Seeking and Cas, thanks for your continued encouragement. I guess things have been moving forward bit by bit, just at a snail's pace.....but seemingly still forward.
Mila, thanks for your feedback about the photos. It feels like another mini baby step forward.
Missher...............it always motivates me to have you say you'll be looking forward to my debriefing. Thanks for being in my cheering section!
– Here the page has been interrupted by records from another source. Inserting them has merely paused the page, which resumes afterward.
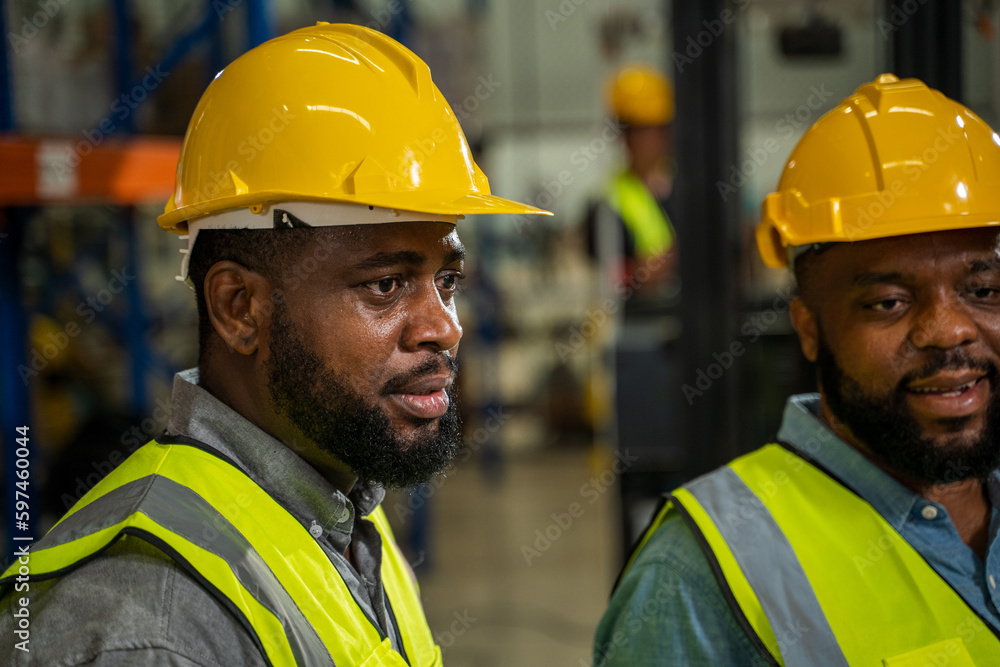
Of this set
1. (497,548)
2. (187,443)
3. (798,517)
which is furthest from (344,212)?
(497,548)

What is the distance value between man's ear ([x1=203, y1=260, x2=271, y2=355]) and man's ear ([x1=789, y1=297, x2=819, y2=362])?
1.15 meters

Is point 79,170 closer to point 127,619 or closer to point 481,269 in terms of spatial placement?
point 127,619

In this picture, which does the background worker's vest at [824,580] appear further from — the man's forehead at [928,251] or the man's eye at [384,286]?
the man's eye at [384,286]

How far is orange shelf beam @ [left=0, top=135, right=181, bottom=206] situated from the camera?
10.3ft

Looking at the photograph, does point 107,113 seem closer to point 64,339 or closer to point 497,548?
point 64,339

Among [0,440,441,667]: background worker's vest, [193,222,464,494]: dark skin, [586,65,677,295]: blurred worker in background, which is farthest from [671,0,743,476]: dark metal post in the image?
[0,440,441,667]: background worker's vest

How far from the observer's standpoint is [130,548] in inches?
49.7

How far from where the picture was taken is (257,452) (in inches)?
59.7

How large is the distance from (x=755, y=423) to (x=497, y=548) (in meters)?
3.44

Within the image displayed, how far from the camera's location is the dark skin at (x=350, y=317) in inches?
59.4

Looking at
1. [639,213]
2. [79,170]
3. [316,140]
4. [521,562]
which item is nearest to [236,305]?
[316,140]

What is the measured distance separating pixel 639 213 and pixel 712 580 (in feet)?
13.3

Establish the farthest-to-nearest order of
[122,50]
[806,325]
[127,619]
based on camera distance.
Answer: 1. [122,50]
2. [806,325]
3. [127,619]

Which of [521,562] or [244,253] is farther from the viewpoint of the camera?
[521,562]
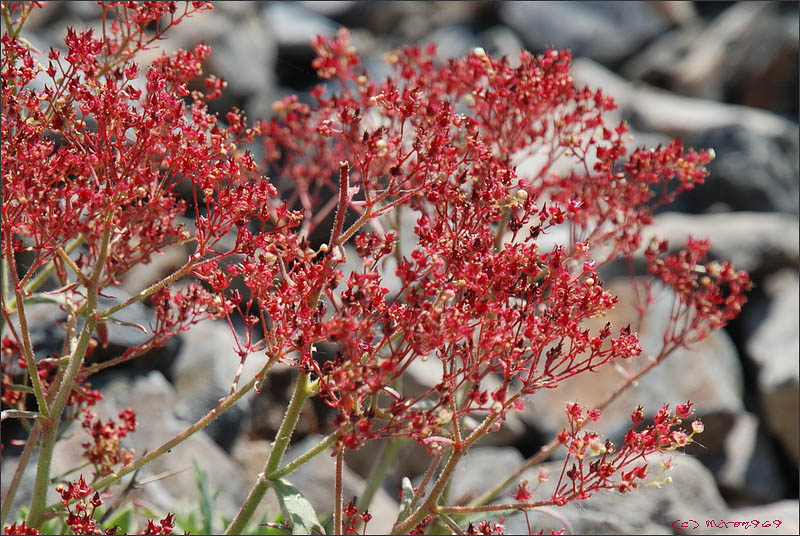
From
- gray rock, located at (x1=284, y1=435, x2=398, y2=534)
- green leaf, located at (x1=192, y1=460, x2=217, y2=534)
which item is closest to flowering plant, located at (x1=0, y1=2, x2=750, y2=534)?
green leaf, located at (x1=192, y1=460, x2=217, y2=534)

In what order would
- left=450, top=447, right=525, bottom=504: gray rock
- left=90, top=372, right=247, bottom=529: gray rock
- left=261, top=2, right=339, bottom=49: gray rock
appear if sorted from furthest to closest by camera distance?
left=261, top=2, right=339, bottom=49: gray rock < left=450, top=447, right=525, bottom=504: gray rock < left=90, top=372, right=247, bottom=529: gray rock

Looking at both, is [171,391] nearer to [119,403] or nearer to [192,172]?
[119,403]

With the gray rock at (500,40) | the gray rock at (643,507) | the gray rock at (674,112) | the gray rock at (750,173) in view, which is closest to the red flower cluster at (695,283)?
the gray rock at (643,507)

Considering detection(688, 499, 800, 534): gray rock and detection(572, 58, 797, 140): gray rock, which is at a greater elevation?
detection(572, 58, 797, 140): gray rock

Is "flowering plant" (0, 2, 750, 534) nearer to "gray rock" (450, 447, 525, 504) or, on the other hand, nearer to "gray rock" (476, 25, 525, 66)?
"gray rock" (450, 447, 525, 504)

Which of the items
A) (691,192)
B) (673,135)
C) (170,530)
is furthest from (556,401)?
(170,530)

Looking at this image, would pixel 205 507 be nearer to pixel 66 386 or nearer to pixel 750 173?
pixel 66 386
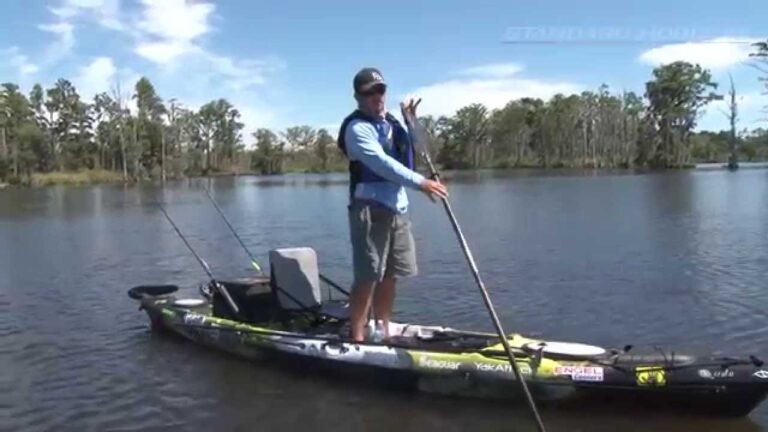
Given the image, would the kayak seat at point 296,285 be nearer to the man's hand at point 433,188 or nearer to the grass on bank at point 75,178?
the man's hand at point 433,188

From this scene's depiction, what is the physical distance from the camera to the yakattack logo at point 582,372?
6.37 meters

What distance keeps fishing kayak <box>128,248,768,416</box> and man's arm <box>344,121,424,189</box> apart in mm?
1612

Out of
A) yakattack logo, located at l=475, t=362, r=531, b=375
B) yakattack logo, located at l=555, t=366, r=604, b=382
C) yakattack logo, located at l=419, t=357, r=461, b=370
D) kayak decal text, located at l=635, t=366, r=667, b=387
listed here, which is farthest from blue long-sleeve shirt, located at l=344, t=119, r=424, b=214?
kayak decal text, located at l=635, t=366, r=667, b=387

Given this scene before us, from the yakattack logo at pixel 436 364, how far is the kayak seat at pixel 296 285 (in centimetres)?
175

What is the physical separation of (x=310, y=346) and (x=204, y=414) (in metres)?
1.18

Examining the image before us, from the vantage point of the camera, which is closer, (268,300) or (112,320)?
(268,300)

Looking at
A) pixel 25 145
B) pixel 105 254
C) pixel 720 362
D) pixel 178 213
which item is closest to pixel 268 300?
pixel 720 362

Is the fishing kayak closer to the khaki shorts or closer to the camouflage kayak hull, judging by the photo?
the camouflage kayak hull

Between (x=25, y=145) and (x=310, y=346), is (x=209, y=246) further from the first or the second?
(x=25, y=145)

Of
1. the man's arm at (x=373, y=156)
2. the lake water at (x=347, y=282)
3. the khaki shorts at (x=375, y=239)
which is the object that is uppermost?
the man's arm at (x=373, y=156)

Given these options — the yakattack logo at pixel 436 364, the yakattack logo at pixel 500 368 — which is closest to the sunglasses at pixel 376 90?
the yakattack logo at pixel 436 364

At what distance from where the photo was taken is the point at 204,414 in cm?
718

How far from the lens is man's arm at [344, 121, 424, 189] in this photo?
6.63 metres

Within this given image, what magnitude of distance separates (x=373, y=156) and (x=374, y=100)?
1.87 ft
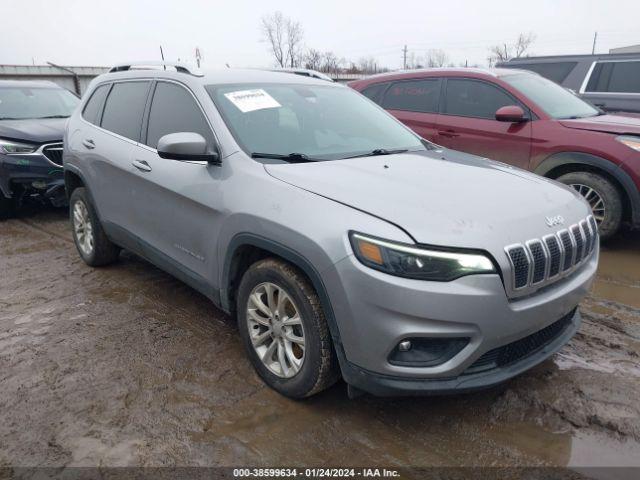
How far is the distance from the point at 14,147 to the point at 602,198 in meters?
6.68

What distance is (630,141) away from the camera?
466cm

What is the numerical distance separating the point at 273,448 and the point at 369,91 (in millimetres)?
5248

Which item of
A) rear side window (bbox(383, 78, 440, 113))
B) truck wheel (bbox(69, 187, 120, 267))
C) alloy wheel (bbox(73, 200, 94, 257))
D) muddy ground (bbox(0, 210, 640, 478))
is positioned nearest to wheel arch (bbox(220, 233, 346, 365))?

So........XH and I played TT for almost 2 hours.....XH was in a better mood than he has been for the last 3 weeks, although he was still a bit cranky (not his normal self). It was interesting. There were times during play that he seemed like a cranky child. In spite of that we had some laughs and that was pretty good given that he was told a couple days ago that his mother has less than 6 months to live. He met with the hospice care team today........Then as we were going to our cars I was thinking that I should suggest to XH that we go for a drink and talk about his mother's health, but before I could say anything, XH said (as he was getting into his car) "So where is this place you're going to take me?" ........so XH DID remember that I had suggested that we go to this new restaurant afterward. We ended up eating and drinking for almost 2 hours.
I asked XH about the meeting he had with the palliative care team and he talked a lot, so I guess that was good. I asked him open-ended questions about his feelings about his mother's declining health and his family dynamic. He seemed to really try to answer many of my questions which showed more consideration of these questions than I saw from him pre-bomb. He seems a little paranoid and at odds with his sister right now. This was pretty unappealing to see but it was pretty standard MLC stuff. At one point XH told me that X-SIL and her H are having problems. He said to me "I asked her 'Have you told your H you're feeling this way?. How can your H know you feel this way unless you tell him? X-SIL's H won't even go to M counseling with her." At this point XH was getting a little bit agitated in relating his convo with his sister......... I bit my tongue R-E-A-L hard. We were making prolonged eye contact when he said this and I tried to keep a poker face. Don't know if I succeeded or not. I was thinking to myself, "Doesn't he hear what he is saying?????????? Doesnt he remember that he admitted at one point that he hadn't told me he was so unhappy he was thinking about leaving?...........and doesn't he remember that he wouldn't go to M counseling with me?????????? As we were locking eyes, I almost thought that for a nanosecond XH might have heard what he said but I'm not sure.
After that XH listened to me talk about my patio tree situation (I've gotten opinions from 6 different tree services now). He actually talked with me about this and it was helpful.
Somehow the topic of needing more TT practice came up and I said "We don't have a regular TT game schedule established". XH said "We play almost every week now. Are you saying you'd like to play on a weekly basis?" I said "Sure". XH said "We can play every Wednesday then"...............so I guess this is a step forward. I can figure out more ways to flirt with XH over the next several weeks after the shock of his mother's prognosis settles down.......
The restaurant was closing so we got up to leave (might have stayed longer if they weren't closing). I said "Are you going to tell your business partner tomorrow about our game?" XH said, "You're going to e-mail him the result, aren't you?..........Business partner thinks it's funny that we play TT."...........Then XH said I'll have to show you my iPad next time...........then I realized that XH had brought his iPad into the restaurant and it was sitting on the table the entire time.........so another example of XH hearing what I said, not acknowledging it, but acting on it............XH reached out to hug me, I kissed XH on the cheek, and we got in our cars and drove away.
One thing i have noticed over the past 5 days, since X-MIL's health problems flared, is that if I moved forward (i.e. I was pro-active in caring for X-MIL) without asking XH if it was OK to do what I was doing, but just DID what I thought was right, XH went along with it and seemed to be OK with it.........Wondering if that same M.O. will work with flirting as Missher has suggested.